Trayvon Martin fell into that canyon that divides us. His loss has to be our loss, it has to matter that much. It should matter, to everyone. It’s not just the latest sad story, it’s his story. We have to look to Trayvon Martin for what he can become.

Our lesson.

18 thoughts on “The lesson of Trayvon Martin

  1. I haven’t seen the film but I’m going to. And you’re right, there is a divide we need to bridge. It seems we lose sight of all we have to lose when we choose sides in criminal trials such as these.

  2. You know I have to voice in on this issue…being from the South and all. (Man! why can’t I learn to keep my mouth shut).

    It is a canyon. It has BEEN a canyon for a very long time; even before this country was born. Racial prejudice, religious prejudice, ethnic prejudice, class prejudice …. A wart that wont stay away and I honestly doubt it ever will.

    Should a young boy (with black skin) wearing a hoodie, eating Skittles, walking in a nice neighborhood been shot for no apparent reason? Hell no. Should a pretty girl walking to her car after work get raped? No. Difference? Is it that being in the wrong place, looking the wrong way, at the wrong time be a common ground or is there even more? The racial divide amongst this human race is like a charged battery waiting to be cranked. This won’t change. There will be other instances. Maybe next time a white person gets robbed or beaten or killed. Then the whites will be mad. (Have we forgotten the OJ trial?). That canyon is wide and it has seen a lot of history and there are a lot of bad memories, a lot of anger, a lot of un-forgiveness, and a lot of progress to be made. But can that progress be made when people seem to always have an agenda greater than love, tolerance, fairness? I don’t believe it is.

    Hypocrites fill our world and our governments and our churches. Treyvon could have lived in that neighborhood, maybe he just went out for a walk, maybe he was visiting a friend. Zimmerman could have asked. He never had view of a gun nor was he ever in danger. He didn’t use his words. He killed a young boy..doesn’t matter what color his skin was. The fool should rot in jail.
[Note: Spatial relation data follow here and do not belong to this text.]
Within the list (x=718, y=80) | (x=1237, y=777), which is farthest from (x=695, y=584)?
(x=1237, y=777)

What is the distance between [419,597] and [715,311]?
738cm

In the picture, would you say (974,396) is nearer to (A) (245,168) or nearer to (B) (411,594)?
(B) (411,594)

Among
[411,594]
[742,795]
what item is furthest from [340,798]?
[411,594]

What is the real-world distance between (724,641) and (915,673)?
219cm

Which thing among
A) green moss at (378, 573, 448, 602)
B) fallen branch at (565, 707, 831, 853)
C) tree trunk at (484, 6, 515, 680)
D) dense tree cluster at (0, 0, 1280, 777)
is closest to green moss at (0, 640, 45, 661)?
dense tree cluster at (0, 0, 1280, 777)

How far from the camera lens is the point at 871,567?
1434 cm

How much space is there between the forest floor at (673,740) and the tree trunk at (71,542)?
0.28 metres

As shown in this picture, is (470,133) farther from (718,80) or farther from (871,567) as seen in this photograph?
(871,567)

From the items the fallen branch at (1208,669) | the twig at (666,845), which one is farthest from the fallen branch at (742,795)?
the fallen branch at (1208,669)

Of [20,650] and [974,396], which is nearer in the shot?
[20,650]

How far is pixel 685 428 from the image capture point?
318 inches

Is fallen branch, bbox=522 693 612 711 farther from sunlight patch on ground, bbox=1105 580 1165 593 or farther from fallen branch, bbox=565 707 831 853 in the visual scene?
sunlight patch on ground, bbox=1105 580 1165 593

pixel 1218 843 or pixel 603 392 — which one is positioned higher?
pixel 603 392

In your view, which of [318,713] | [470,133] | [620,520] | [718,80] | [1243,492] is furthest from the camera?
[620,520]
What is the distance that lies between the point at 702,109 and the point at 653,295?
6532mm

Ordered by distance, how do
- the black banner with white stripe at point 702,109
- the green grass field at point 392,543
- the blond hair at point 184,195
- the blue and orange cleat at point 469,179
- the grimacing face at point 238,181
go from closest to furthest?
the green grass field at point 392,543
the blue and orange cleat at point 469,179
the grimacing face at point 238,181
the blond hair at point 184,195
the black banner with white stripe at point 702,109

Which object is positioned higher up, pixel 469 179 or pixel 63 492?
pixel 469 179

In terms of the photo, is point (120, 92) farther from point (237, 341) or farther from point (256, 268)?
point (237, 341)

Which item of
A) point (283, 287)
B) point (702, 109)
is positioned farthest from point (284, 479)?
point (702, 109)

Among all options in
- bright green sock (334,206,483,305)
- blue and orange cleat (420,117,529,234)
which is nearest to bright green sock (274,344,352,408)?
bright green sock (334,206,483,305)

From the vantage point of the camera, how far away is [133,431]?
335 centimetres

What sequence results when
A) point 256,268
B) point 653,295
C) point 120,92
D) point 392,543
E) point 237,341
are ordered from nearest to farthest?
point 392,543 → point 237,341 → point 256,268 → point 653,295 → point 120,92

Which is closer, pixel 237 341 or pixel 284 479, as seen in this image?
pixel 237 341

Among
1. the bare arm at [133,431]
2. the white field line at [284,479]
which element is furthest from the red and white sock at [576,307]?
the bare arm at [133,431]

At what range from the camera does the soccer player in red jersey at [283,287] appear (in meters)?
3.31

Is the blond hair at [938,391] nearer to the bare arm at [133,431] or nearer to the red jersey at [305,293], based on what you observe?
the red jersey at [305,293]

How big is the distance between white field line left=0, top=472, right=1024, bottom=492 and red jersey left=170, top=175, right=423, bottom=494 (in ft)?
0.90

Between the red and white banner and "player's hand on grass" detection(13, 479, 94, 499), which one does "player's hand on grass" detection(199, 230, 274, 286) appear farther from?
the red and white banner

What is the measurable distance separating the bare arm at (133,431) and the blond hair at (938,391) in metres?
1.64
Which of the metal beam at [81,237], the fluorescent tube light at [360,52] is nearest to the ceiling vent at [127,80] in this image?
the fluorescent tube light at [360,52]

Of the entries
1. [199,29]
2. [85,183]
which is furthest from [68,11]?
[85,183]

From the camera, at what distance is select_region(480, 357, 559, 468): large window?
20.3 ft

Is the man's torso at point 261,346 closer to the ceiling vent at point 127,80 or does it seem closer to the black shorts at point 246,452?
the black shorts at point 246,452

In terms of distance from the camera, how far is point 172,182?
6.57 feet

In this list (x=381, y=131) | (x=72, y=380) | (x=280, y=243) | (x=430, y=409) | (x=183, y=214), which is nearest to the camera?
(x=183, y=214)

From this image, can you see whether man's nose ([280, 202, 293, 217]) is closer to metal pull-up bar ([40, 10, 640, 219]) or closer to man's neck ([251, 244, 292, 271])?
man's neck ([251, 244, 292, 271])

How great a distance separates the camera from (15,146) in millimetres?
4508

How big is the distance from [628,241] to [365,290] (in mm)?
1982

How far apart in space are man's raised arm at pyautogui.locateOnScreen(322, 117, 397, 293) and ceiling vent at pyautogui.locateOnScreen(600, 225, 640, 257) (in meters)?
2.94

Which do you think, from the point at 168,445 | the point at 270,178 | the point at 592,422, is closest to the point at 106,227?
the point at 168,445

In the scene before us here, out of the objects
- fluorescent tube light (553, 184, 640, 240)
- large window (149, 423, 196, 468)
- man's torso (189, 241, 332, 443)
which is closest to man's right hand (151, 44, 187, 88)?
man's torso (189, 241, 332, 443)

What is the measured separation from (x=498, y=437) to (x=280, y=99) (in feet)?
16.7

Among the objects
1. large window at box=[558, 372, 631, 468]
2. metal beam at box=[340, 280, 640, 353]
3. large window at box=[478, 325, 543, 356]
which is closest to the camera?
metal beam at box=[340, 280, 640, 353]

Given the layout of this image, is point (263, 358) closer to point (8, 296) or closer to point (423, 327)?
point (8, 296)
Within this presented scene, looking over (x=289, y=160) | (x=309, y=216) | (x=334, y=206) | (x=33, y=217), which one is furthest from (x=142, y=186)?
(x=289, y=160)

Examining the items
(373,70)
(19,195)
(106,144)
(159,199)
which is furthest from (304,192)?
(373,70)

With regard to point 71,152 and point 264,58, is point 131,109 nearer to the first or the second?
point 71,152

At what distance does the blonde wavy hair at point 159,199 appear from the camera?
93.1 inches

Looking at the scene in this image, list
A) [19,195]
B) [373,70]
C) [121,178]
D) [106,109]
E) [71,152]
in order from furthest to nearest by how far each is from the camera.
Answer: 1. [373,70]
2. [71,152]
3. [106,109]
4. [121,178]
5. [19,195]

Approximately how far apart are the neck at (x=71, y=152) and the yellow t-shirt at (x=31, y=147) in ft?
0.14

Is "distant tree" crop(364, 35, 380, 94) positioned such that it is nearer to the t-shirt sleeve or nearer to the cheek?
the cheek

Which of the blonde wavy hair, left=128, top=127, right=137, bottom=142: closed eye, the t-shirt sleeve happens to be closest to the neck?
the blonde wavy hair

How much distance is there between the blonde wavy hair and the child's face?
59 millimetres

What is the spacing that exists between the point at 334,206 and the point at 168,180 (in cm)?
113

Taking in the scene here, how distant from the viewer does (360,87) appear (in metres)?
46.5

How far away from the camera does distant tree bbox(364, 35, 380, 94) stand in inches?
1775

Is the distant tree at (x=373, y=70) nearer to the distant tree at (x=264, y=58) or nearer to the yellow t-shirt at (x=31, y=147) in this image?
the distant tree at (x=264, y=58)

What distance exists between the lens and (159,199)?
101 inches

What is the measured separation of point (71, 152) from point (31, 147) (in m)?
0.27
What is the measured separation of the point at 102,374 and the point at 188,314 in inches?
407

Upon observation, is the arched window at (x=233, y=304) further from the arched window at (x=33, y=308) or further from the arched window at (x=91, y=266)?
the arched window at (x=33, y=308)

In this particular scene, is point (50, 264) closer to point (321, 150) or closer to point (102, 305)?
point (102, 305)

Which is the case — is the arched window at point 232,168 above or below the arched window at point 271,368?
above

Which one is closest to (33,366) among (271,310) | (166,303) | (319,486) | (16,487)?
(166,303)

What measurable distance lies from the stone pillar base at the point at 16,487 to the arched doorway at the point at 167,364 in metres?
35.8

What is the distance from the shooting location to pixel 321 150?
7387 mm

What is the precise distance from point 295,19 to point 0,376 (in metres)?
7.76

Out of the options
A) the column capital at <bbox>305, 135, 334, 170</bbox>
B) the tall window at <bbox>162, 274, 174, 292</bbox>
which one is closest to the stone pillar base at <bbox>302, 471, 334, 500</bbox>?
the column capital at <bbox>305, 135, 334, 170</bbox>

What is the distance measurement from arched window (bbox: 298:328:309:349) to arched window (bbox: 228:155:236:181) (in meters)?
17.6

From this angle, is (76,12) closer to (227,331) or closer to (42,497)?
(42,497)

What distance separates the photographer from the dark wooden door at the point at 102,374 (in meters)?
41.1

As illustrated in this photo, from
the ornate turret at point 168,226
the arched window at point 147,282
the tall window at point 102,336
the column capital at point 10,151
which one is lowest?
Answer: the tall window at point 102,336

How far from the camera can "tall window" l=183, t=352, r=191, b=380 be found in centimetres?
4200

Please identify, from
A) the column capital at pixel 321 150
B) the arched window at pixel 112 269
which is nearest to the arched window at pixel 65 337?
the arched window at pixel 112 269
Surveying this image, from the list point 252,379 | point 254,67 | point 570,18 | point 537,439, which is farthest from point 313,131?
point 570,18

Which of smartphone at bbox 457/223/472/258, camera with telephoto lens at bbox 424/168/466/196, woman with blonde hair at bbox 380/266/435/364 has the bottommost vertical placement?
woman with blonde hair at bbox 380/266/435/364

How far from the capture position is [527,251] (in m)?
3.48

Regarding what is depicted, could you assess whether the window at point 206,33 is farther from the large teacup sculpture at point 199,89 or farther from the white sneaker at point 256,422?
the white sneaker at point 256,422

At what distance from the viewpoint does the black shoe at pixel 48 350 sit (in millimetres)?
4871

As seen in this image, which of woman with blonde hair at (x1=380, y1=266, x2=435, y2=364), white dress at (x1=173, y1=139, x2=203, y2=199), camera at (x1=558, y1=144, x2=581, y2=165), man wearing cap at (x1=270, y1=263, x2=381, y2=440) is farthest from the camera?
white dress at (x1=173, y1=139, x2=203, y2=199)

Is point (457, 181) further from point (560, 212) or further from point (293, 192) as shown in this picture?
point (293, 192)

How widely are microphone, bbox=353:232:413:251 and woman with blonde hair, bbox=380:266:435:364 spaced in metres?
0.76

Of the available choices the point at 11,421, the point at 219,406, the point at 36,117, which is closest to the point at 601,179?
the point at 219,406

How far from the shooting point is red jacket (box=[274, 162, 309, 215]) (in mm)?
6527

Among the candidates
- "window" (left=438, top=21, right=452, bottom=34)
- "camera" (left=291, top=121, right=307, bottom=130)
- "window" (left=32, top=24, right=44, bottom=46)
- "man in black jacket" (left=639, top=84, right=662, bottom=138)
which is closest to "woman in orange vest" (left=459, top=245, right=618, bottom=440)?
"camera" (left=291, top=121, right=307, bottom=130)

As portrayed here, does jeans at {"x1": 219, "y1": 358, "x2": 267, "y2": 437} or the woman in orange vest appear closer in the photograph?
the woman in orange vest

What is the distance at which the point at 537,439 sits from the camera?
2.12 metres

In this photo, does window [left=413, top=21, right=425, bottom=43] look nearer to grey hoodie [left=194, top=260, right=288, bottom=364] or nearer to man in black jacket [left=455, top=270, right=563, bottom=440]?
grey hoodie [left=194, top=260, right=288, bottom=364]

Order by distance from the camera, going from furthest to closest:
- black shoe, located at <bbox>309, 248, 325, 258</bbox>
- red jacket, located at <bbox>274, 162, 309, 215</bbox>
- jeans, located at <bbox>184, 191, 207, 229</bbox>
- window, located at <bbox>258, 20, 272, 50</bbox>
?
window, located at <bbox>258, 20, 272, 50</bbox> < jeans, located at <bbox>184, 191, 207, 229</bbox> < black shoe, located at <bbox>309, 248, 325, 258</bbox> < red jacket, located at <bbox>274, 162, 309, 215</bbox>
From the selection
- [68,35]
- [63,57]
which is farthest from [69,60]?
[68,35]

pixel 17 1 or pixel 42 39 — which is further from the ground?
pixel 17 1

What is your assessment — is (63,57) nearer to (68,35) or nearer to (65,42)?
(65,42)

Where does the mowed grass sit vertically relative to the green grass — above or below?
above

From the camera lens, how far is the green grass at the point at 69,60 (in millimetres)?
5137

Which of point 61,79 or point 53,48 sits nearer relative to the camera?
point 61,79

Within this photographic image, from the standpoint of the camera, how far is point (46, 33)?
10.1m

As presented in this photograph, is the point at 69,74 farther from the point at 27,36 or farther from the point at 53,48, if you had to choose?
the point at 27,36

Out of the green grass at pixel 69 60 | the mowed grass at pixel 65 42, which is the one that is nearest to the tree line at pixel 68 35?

    Now for the Great Racial Divide. I will lay my head on the block and say that this country and its governing forces and special interest groups have put into place many laws, and institutions, and museums, and remembrances that are very helpful in the prevention of bigotry and unfair judgement. Some of these rights are not available to other races: Schools that are exclusive for one race or religion, institutions that follow – chart and take action against businesses that do not have a certain percentage of racial employment, universities that are required to graduate a certain percentage of racial students, college chapters that only allow a certain race to join, magazines and television channels featuring and targeted only to one race. Let’s be fair and let’s be honest. We have come a long way since ‘Bloody Sunday’ in 1965. In my place of employment (a hospital) I can tell you that I was interviewed 3 times…every time by an African American. I have 2 bosses on the unit where I work. Both of them are African Americans. I am a minority in my department. Of the 32 employees, 64% are African American. I experience racial tension every day. You get a large group of people (whites and blacks) into a room filled with tables. You watch what happens. The blacks sit together. The whites sit together. I have hosted a few situations like this and I tried my hardest to get the people to mix. They wanted to be with their kind.

    You tell me. Is this racial prejudice? Or is this just humans being humans?

  3. K- Where I work, I also happen to be a minority. I understand my job to be an exemplary quicksilver pen to the inaction of two hundred years worth of really bad stamp. This post was about a son, the son I have and the son that got caught doing nothing criminal minded. And this post was about wishing things differently than the way things are. I know it doesn’t get to be different on a wish. Big love for your comment. We need more dialogue on this matter. We need a lot more of it.